* Records
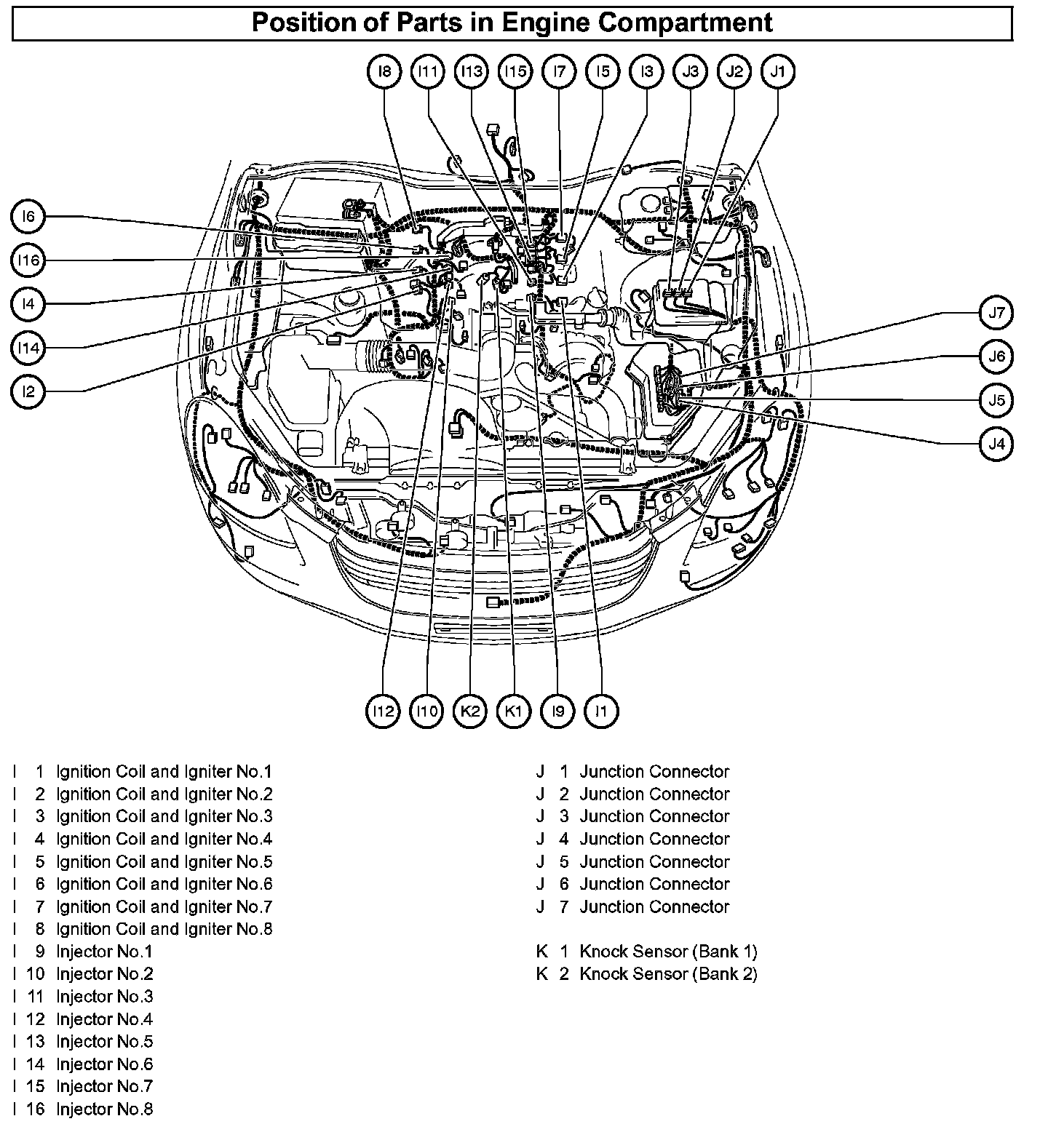 Position of Parts in Engine Compartment

I8 I11 I13 I15 I7 I5 I3 J3 J2 J1

I6
I16
I4
I14
I2

J7
J6
J5
J4

I12 I10 K2 K1 I9 I1

I 1 Ignition Coil and Igniter No.1
I 2 Ignition Coil and Igniter No.2
I 3 Ignition Coil and Igniter No.3
I 4 Ignition Coil and Igniter No.4
I 5 Ignition Coil and Igniter No.5
I 6 Ignition Coil and Igniter No.6
I 7 Ignition Coil and Igniter No.7
I 8 Ignition Coil and Igniter No.8
I 9 Injector No.1
I 10 Injector No.2
I 11 Injector No.3
I 12 Injector No.4
I 13 Injector No.5
I 14 Injector No.6
I 15 Injector No.7
I 16 Injector No.8

J 1 Junction Connector
J 2 Junction Connector
J 3 Junction Connector
J 4 Junction Connector
J 5 Junction Connector
J 6 Junction Connector
J 7 Junction Connector

K 1 Knock Sensor (Bank 1)
K 2 Knock Sensor (Bank 2)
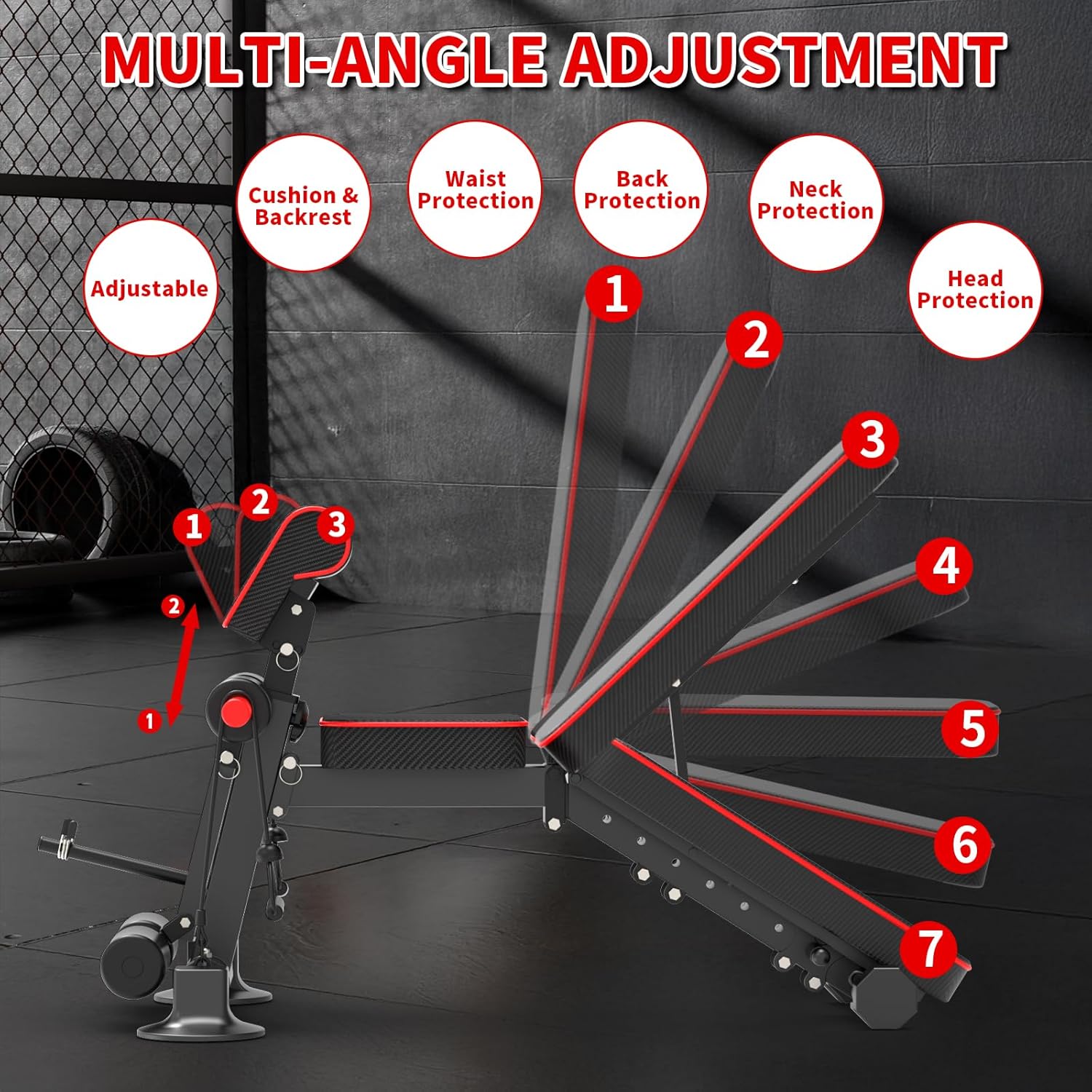 MULTI-ANGLE ADJUSTMENT

Adjustable

Cushion & Backrest

Waist Protection

Back Protection

Neck Protection

Head Protection

1
2
3
4
5
6
7

1
2
3

2
1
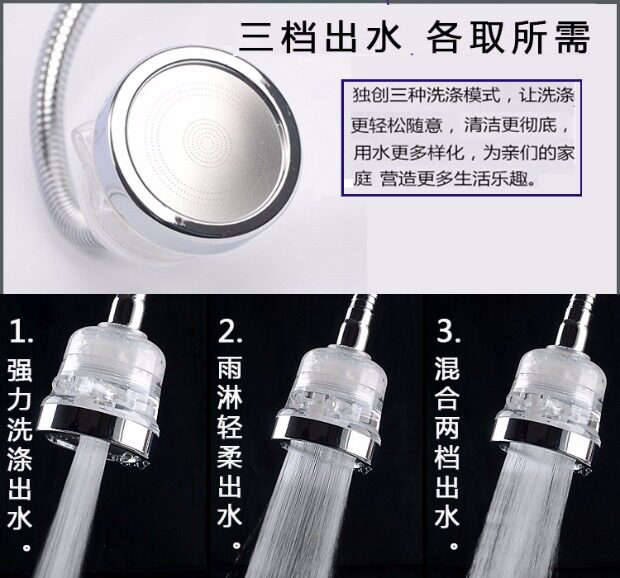 三档出水 各取所需

独创三种洗涤模式，让洗涤更轻松随意，清洁更彻底，用水更多样化，为亲们的家庭 营造更多生活乐趣。

1. 强力洗涤出水。

2. 雨淋轻柔出水。

3. 混合两档出水。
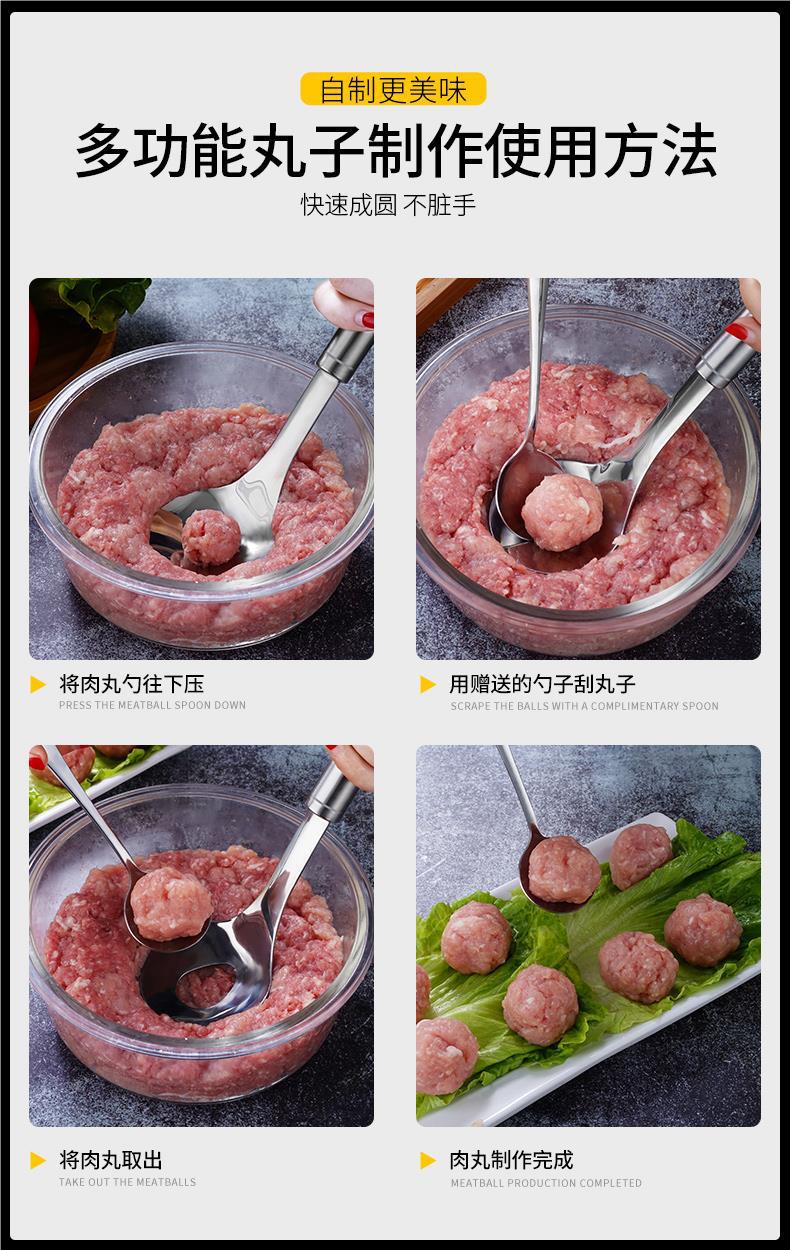 自制更美味

多功能丸子制作使用方法

快速成圆 不脏手

将肉丸勺往下压
PRESS THE MEATBALL SPOON DOWN

用赠送的勺子刮丸子
SCRAPE THE BALLS WITH A COMPLIMENTARY SPOON

将肉丸取出
TAKE OUT THE MEATBALLS

肉丸制作完成
MEATBALL PRODUCTION COMPLETED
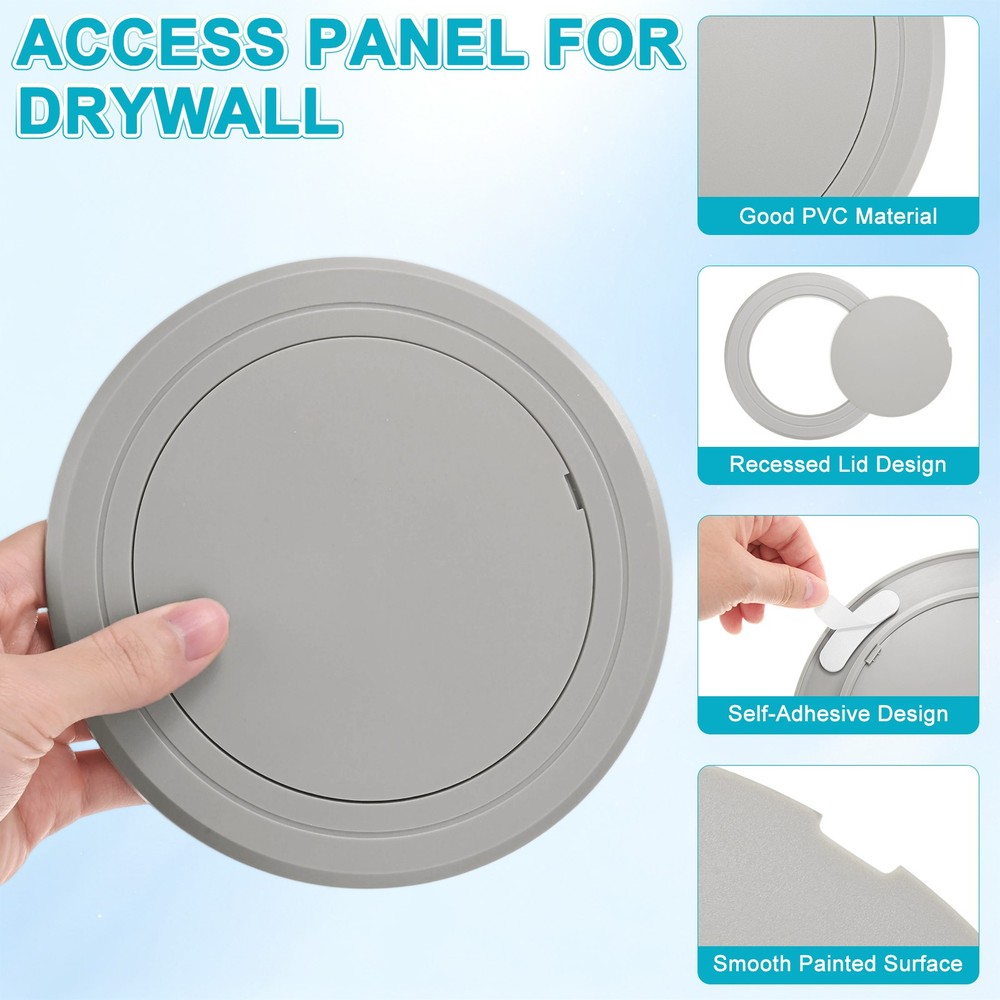 ACCESS PANEL FOR DRYWALL

Good PVC Material

Recessed Lid Design

Self-Adhesive Design

Smooth Painted Surface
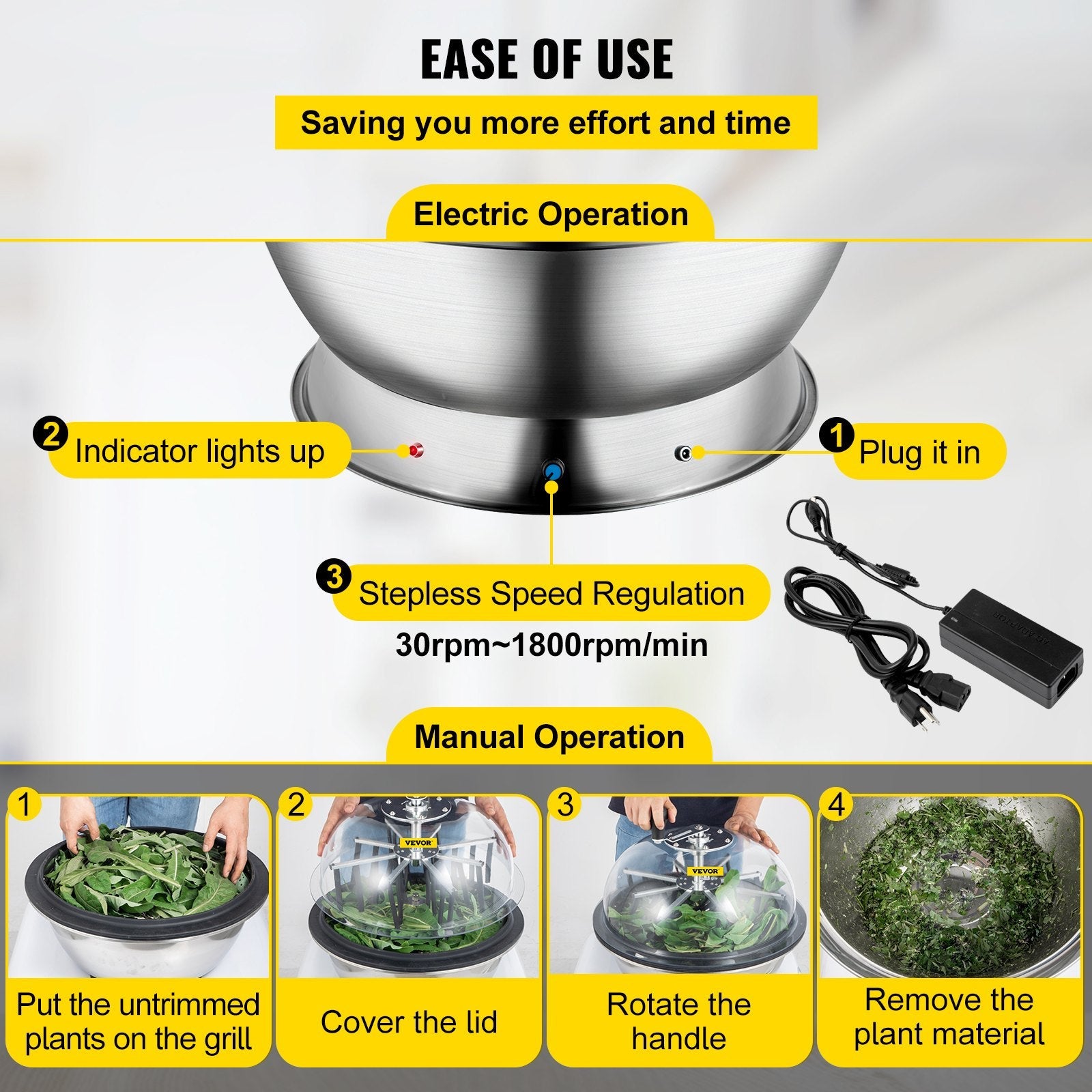 EASE OF USE

Saving you more effort and time

Electric Operation

2 Indicator lights up

1 Plug it in

3 Stepless Speed Regulation

30rpm~1800rpm/min

AC ADAPTOR

Manual Operation

1

Put the untrimmed plants on the grill

2

VEVOR

Cover the lid

3

VEVOR

Rotate the handle

4

Remove the plant material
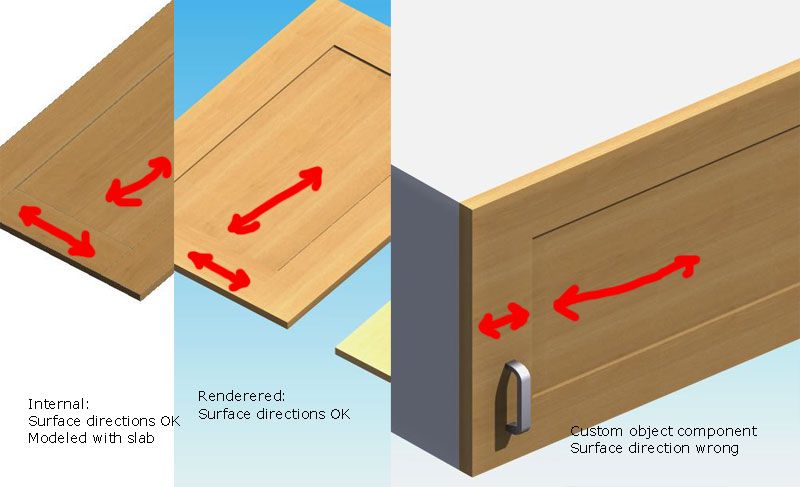 Internal:
Surface directions OK
Modeled with slab

Renderered:
Surface directions OK

Custom object component
Surface direction wrong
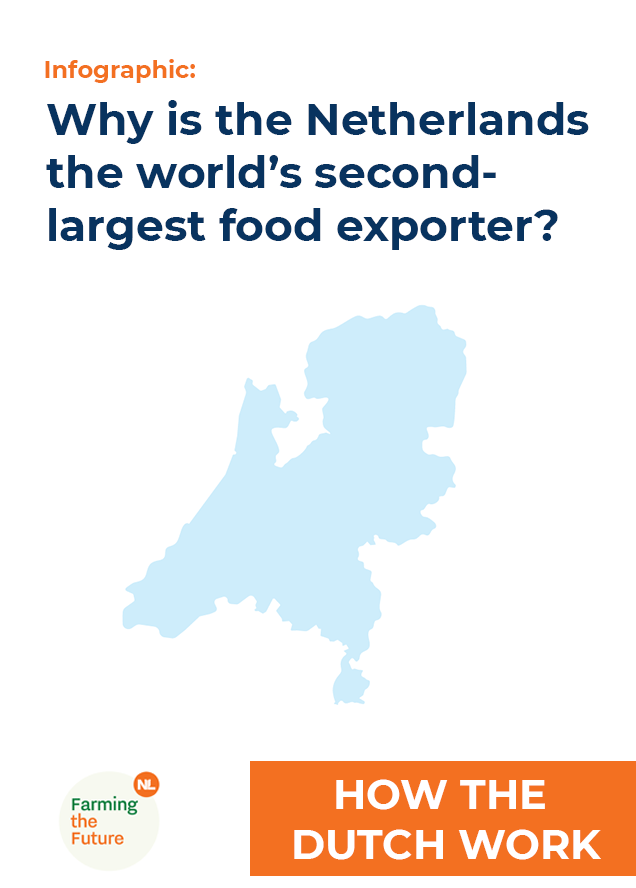 Infographic:

Why is the Netherlands the world's second-largest food exporter?

NL
Farming the Future

HOW THE DUTCH WORK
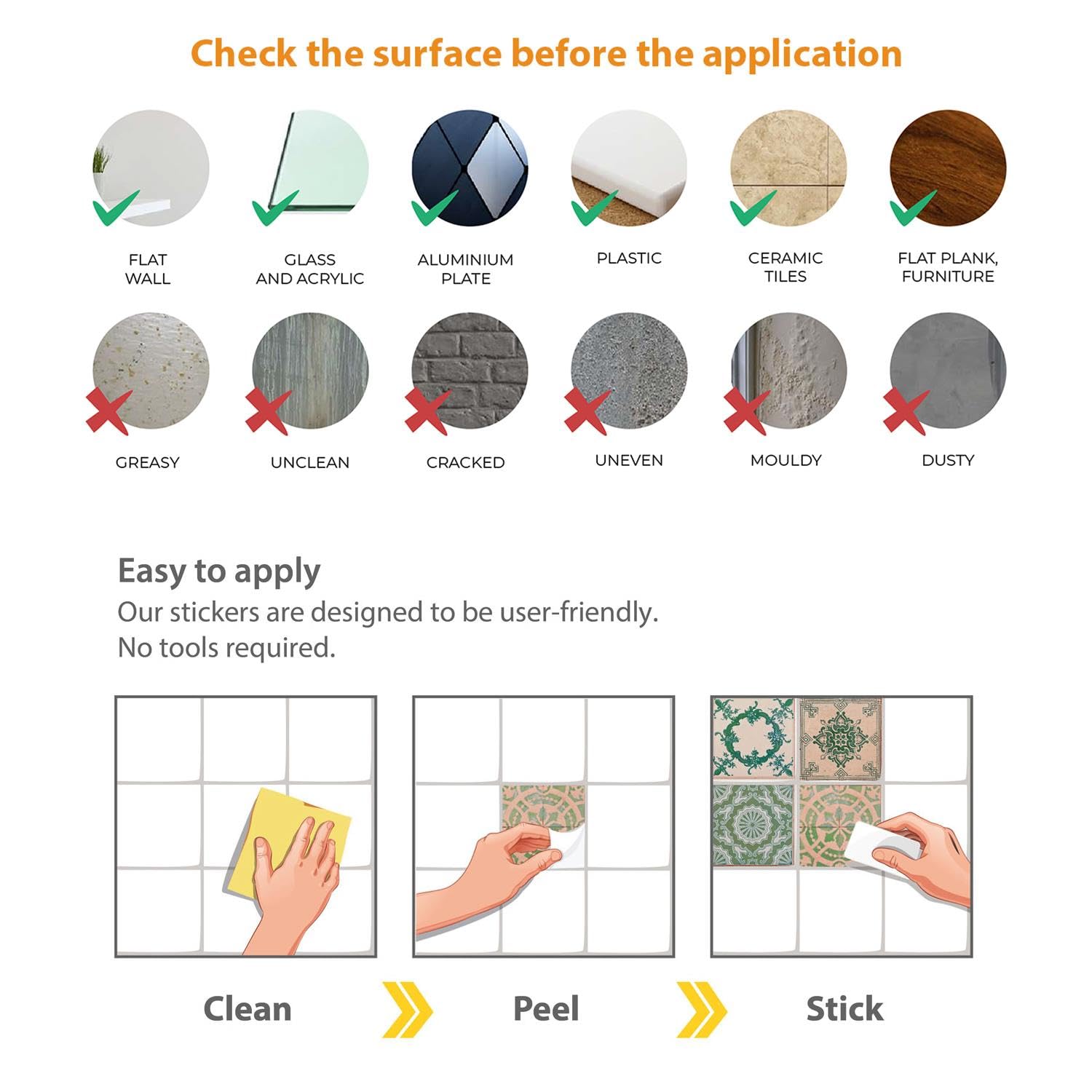 Check the surface before the application

FLAT WALL

GLASS AND ACRYLIC

ALUMINIUM PLATE

PLASTIC

CERAMIC TILES

FLAT PLANK, FURNITURE

GREASY

UNCLEAN

CRACKED

UNEVEN

MOULDY

DUSTY

Easy to apply
Our stickers are designed to be user-friendly. No tools required.

Clean

Peel

Stick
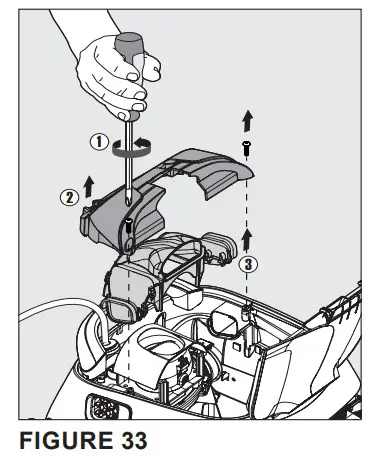 1
2
3
FIGURE 33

* Activity
The whole of the data above needs retyping exactly, with pictures omitted.

* Exercise solution
 Position of Parts in Engine Compartment

I8 I11 I13 I15 I7 I5 I3 J3 J2 J1

I6
I16
I4
I14
I2

J7
J6
J5
J4

I12 I10 K2 K1 I9 I1

I 1 Ignition Coil and Igniter No.1
I 2 Ignition Coil and Igniter No.2
I 3 Ignition Coil and Igniter No.3
I 4 Ignition Coil and Igniter No.4
I 5 Ignition Coil and Igniter No.5
I 6 Ignition Coil and Igniter No.6
I 7 Ignition Coil and Igniter No.7
I 8 Ignition Coil and Igniter No.8
I 9 Injector No.1
I 10 Injector No.2
I 11 Injector No.3
I 12 Injector No.4
I 13 Injector No.5
I 14 Injector No.6
I 15 Injector No.7
I 16 Injector No.8

J 1 Junction Connector
J 2 Junction Connector
J 3 Junction Connector
J 4 Junction Connector
J 5 Junction Connector
J 6 Junction Connector
J 7 Junction Connector

K 1 Knock Sensor (Bank 1)
K 2 Knock Sensor (Bank 2)
 MULTI-ANGLE ADJUSTMENT

Adjustable

Cushion & Backrest

Waist Protection

Back Protection

Neck Protection

Head Protection

1
2
3
4
5
6
7

1
2
3

2
1
 三档出水 各取所需

独创三种洗涤模式，让洗涤更轻松随意，清洁更彻底，用水更多样化，为亲们的家庭 营造更多生活乐趣。

1. 强力洗涤出水。

2. 雨淋轻柔出水。

3. 混合两档出水。
 自制更美味

多功能丸子制作使用方法

快速成圆 不脏手

将肉丸勺往下压
PRESS THE MEATBALL SPOON DOWN

用赠送的勺子刮丸子
SCRAPE THE BALLS WITH A COMPLIMENTARY SPOON

将肉丸取出
TAKE OUT THE MEATBALLS

肉丸制作完成
MEATBALL PRODUCTION COMPLETED
 ACCESS PANEL FOR DRYWALL

Good PVC Material

Recessed Lid Design

Self-Adhesive Design

Smooth Painted Surface
 EASE OF USE

Saving you more effort and time

Electric Operation

2 Indicator lights up

1 Plug it in

3 Stepless Speed Regulation

30rpm~1800rpm/min

AC ADAPTOR

Manual Operation

1

Put the untrimmed plants on the grill

2

VEVOR

Cover the lid

3

VEVOR

Rotate the handle

4

Remove the plant material
 Internal:
Surface directions OK
Modeled with slab

Renderered:
Surface directions OK

Custom object component
Surface direction wrong
 Infographic:

Why is the Netherlands the world's second-largest food exporter?

NL
Farming the Future

HOW THE DUTCH WORK
 Check the surface before the application

FLAT WALL

GLASS AND ACRYLIC

ALUMINIUM PLATE

PLASTIC

CERAMIC TILES

FLAT PLANK, FURNITURE

GREASY

UNCLEAN

CRACKED

UNEVEN

MOULDY

DUSTY

Easy to apply
Our stickers are designed to be user-friendly. No tools required.

Clean

Peel

Stick
 1
2
3
FIGURE 33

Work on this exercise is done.